> [TASK DESCRIPTION]
The first line of the entries through the line bearing "幼兒親子-Artec積木邏輯": copy these lines exactly and return nothing else.

> [EXCERPTED DATA]
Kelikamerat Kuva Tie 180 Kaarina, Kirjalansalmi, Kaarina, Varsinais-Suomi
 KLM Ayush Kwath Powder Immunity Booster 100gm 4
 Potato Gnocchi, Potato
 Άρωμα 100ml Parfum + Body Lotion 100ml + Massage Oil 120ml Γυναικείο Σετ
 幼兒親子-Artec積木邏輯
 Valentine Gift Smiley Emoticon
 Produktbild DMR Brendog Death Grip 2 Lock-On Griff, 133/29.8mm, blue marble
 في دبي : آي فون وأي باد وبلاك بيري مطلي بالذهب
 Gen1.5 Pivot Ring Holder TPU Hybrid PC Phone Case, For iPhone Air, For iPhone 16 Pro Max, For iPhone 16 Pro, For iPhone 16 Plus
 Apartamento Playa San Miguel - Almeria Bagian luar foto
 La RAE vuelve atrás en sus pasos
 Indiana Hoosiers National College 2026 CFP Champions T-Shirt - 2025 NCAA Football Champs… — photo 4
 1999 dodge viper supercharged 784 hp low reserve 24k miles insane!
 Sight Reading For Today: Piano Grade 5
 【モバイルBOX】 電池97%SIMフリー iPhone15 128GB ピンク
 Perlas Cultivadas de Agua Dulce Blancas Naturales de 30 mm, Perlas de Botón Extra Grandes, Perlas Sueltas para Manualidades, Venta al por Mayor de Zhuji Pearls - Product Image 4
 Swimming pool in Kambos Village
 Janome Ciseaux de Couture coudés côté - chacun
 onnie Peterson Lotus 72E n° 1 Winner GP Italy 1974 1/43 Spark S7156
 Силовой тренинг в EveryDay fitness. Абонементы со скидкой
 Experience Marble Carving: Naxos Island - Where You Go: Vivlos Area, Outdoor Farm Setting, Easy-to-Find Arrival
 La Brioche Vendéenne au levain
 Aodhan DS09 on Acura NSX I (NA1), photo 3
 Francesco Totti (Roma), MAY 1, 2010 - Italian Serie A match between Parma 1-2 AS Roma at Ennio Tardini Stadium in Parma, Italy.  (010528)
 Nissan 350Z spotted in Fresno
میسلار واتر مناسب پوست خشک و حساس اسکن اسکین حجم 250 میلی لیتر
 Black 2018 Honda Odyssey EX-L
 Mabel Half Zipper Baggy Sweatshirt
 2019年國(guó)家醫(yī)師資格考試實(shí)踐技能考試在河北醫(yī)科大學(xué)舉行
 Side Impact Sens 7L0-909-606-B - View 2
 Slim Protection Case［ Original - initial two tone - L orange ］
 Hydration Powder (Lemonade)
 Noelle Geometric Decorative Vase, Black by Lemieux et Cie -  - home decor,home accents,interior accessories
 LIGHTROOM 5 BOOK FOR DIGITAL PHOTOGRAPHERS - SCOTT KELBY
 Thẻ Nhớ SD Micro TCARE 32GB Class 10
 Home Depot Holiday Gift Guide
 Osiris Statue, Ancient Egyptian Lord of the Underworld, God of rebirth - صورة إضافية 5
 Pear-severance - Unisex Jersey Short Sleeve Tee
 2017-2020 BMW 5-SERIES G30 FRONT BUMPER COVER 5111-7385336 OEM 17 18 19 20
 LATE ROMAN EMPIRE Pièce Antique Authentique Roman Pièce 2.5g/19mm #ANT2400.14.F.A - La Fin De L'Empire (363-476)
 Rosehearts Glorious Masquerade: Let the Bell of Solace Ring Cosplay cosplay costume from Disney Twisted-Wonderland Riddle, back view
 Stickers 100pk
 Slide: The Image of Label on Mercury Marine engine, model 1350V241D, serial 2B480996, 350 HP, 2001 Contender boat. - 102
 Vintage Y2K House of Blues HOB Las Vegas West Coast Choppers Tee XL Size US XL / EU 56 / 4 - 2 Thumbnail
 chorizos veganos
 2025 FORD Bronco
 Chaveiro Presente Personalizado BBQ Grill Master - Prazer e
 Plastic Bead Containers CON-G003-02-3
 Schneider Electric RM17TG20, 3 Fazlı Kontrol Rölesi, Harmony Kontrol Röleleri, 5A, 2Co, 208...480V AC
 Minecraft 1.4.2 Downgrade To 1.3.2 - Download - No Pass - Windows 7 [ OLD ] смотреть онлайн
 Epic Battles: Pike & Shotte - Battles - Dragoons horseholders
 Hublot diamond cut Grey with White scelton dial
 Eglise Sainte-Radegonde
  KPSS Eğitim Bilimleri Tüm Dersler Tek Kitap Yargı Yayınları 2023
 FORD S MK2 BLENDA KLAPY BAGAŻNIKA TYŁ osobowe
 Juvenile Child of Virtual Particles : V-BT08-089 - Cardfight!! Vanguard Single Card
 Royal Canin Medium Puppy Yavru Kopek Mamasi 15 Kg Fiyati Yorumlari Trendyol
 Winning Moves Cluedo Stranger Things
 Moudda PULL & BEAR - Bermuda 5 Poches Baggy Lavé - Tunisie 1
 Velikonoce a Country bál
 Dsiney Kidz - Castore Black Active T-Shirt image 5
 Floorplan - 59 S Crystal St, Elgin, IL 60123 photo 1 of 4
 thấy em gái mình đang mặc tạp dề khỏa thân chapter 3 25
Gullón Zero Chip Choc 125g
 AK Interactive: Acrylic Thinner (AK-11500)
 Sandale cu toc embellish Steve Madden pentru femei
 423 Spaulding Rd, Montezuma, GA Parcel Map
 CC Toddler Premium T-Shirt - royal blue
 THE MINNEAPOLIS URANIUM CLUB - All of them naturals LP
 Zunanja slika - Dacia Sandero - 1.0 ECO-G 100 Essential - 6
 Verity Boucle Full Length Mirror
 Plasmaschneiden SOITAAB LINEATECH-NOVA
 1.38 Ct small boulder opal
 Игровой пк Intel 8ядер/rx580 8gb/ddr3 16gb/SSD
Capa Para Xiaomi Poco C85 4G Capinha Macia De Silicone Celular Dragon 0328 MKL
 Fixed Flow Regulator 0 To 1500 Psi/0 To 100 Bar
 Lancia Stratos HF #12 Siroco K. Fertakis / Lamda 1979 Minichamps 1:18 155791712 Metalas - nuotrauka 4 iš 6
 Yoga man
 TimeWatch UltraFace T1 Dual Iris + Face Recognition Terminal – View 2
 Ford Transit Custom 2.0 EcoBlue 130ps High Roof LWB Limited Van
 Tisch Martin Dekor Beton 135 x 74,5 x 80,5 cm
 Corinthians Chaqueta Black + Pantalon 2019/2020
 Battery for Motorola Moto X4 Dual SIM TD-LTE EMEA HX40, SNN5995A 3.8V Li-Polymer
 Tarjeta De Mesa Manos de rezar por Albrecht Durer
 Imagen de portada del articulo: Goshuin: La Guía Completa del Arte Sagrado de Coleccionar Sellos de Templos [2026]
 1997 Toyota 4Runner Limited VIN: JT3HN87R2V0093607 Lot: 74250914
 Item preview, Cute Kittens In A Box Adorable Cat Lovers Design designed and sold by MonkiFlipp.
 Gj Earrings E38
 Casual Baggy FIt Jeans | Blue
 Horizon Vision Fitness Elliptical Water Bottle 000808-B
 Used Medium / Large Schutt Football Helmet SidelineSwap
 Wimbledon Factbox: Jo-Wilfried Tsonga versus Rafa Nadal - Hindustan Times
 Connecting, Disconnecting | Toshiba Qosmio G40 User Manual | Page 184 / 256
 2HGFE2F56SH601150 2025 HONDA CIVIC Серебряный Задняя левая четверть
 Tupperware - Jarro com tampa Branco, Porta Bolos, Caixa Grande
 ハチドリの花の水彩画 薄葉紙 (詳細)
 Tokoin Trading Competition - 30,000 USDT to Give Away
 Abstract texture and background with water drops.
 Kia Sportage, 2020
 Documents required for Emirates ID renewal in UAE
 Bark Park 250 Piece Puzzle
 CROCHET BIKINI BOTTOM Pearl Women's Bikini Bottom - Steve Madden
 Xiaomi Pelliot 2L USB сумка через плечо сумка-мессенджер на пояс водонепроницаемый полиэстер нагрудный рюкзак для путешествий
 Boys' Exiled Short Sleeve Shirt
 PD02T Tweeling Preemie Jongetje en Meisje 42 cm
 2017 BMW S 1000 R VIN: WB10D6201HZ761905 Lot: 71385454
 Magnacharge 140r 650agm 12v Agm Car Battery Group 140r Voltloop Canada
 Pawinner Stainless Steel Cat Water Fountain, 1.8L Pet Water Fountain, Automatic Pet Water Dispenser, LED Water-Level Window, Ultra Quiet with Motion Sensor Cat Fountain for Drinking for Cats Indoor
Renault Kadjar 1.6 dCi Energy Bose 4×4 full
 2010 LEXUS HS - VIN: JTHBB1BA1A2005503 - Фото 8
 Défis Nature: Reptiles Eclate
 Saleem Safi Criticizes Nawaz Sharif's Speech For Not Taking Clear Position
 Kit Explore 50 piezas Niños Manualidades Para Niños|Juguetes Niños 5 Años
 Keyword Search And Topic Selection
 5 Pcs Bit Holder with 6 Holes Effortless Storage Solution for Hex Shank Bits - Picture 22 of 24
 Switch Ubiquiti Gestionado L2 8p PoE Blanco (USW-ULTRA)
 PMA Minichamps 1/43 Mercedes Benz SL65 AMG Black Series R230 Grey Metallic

> [RESULT OF THIS TASK]
Kelikamerat Kuva Tie 180 Kaarina, Kirjalansalmi, Kaarina, Varsinais-Suomi
 KLM Ayush Kwath Powder Immunity Booster 100gm 4
 Potato Gnocchi, Potato
 Άρωμα 100ml Parfum + Body Lotion 100ml + Massage Oil 120ml Γυναικείο Σετ
 幼兒親子-Artec積木邏輯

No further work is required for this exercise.